Compute $\int_{0}^{\infty}\frac{x\sin 2x}{9+x^{2}} \, dx$

Before addressing the question regarding the limit of the integral over $\gamma_R$, it is important to first understand that

$$\int_0^\infty \frac{x\sin(2x)}{9+x^2}\,dx=\frac12\text{Im}\left(\int_{-\infty}^\infty \frac{xe^{i2x}}{9+x^2}\,dx\right)$$

Next, using the residue theorem we find that

$$\oint_\gamma \frac{ze^{i2z}}{9+z^2}\,dz=2\pi i \frac{3i(e^{-6})}{6i}=\pi ie^{-6}$$


Now, to address the question regarding the limit of the integral over $\gamma_R$, we first note that

$$\begin{align} \left|\int_0^\pi \frac{Re^{i\phi }e^{i2Re^{i\phi}}}{9+R^2e^{i2\phi}}\,iRe^{i\phi}\,d\phi\right|&\le \int_0^\pi \frac{R^2e^{-2R\sin(\phi)}}{|9+R^2e^{i2\phi}|}\\\\ &\le \frac{2R^2}{|R^2-9|}\int_0^{\pi/2} e^{-2R\sin(\phi)}\,d\phi\tag 1 \end{align}$$

Next, we use the fact that $\sin(\phi)\ge 2\phi/\pi$ for $\phi \in[0,\pi/2]$. Hence, we can write

$$\int_0^{\pi/2} e^{-2R\sin(\phi)}\,d\phi\le \int_0^{\pi/2} e^{-4R\phi/\pi}\,d\phi=\frac{1-e^{-2R}}{4R/\pi}\tag 2$$

Using $(2)$ in $(1)$ we find that

$$\begin{align} \left|\int_0^\pi \frac{Re^{i\phi }e^{i2Re^{i\phi}}}{9+R^2e^{i2\phi}}\,iRe^{i\phi}\,d\phi\right|\le \frac{2R^2}{|R^2-9|}\frac{1-e^{-2R}}{4R/\pi}\to 0\,\,\text{as}\,\,R\to \infty \end{align}$$



I'll use the duality of the convolution theorem to find the spectrum $\mathcal{F}\left(\frac{x}{9 + x^2}\right)$ as the convolution of the two spectra $\mathcal{F}\left(\frac{1}{9 + x^2}\right)$ and $\mathcal{F}\left(x\right)$. The spectrum of the first (Cauchy) function is well-known, being a symmetric mono-exponential, and the second spectrum is $\left(-i \sqrt{2\pi} δ'(ω)\right)$, being the differential operator in the Fourier domain times $i$.

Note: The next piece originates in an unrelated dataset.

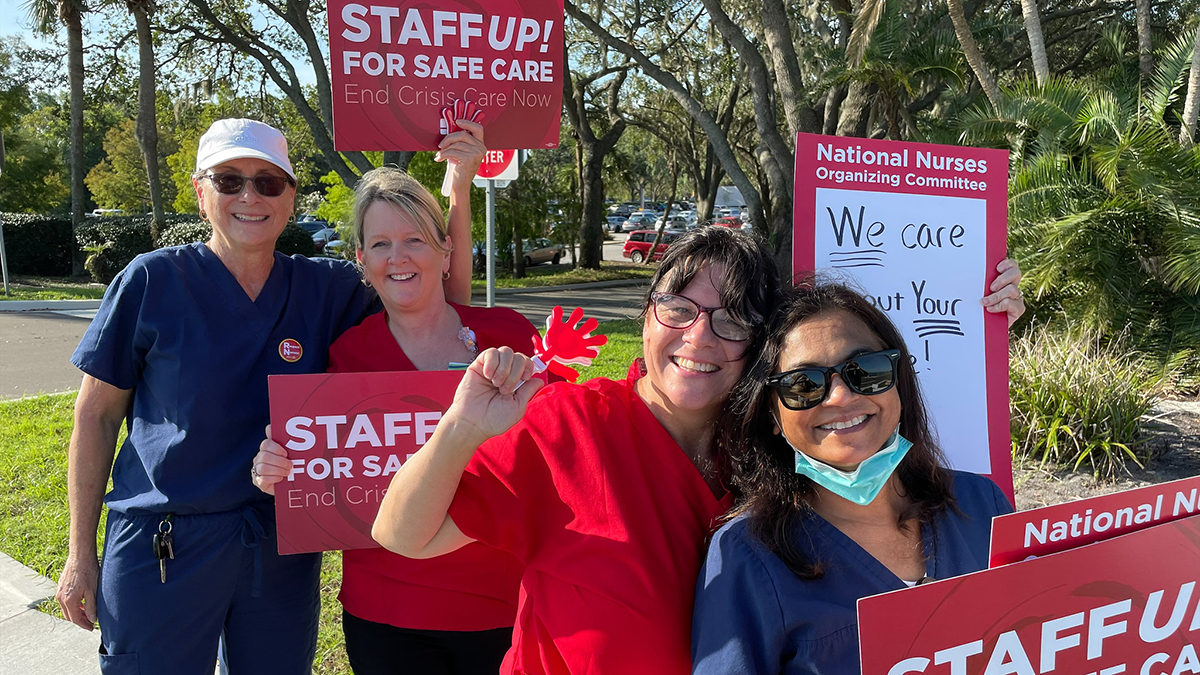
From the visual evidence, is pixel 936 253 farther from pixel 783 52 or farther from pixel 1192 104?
pixel 783 52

$$\begin{align} I &= \int_{0}^{\infty}\frac{x\sin 2x}{9+x^{2}} \, dx \\ &=\frac{1}{2}\Im\left(\sqrt{2\pi}\mathcal{F}\left(\frac{x}{9 + x^2}\right)_{\omega = 2}\right) \\ &=\frac{1}{2}\Im\left(\frac{\sqrt{2\pi}\mathcal{F}\left(\frac{1}{9 + x^2}\right) \otimes \sqrt{2\pi}\mathcal{F}\left(x\right)}{2\pi}\right)_{\omega = 2} \\ &=\frac{1}{2}\Im\left(\frac 1 3 \sqrt{\frac\pi 2} e^{(-3|ω|)} \otimes -i \sqrt{2\pi} δ'(ω)\right)_{\omega = 2} \\ &=\frac{\pi}{2}\Im\left(i\left[\frac 1 3 e^{(-3|ω|)}\right]' \right)_{\omega = 2}\\ &=\frac{\pi}{2}\left[\frac 1 3 e^{(-3|ω|)}\right]'_{\omega = 2} \\ &=\frac{\pi}{2 e^{6}} \\ &\approx 0.003893... \end{align}$$


We may also use the Laplace transform to evaluate the integral. Using this useful identity of the Laplace transform we have $$I=\int_{0}^{\infty}\frac{x\sin\left(2x\right)}{x^{2}+9}dx\stackrel{2x\rightarrow x}{=}\int_{0}^{\infty}\frac{x\sin\left(x\right)}{x^{2}+36}dx=\int_{0}^{\infty}\frac{\cos\left(6x\right)}{x^{2}+1}dx.$$ Let us consider $$I\left(a\right)=\int_{0}^{\infty}\frac{\cos\left(ax\right)}{x^{2}+1}dx,\,a>0.$$ Then if we apply again the Laplace transform we have $$\mathfrak{L}\left(I\left(a\right)\right)\left(s\right)=\int_{0}^{\infty}\int_{0}^{\infty}\frac{\cos\left(ax\right)}{x^{2}+1}e^{-as}dadx=\int_{0}^{\infty}\frac{s}{\left(x^{2}+s^{2}\right)\left(1+x^{2}\right)}dx$$ hence using partial fractions $$\mathfrak{L}\left(I\left(a\right)\right)\left(s\right)=\frac{\pi}{2\left(s+1\right)}$$ so inverting $$I\left(a\right)=\color{red}{\frac{\pi}{2e^{a}}}.$$ Taking $a=6$ we have the result.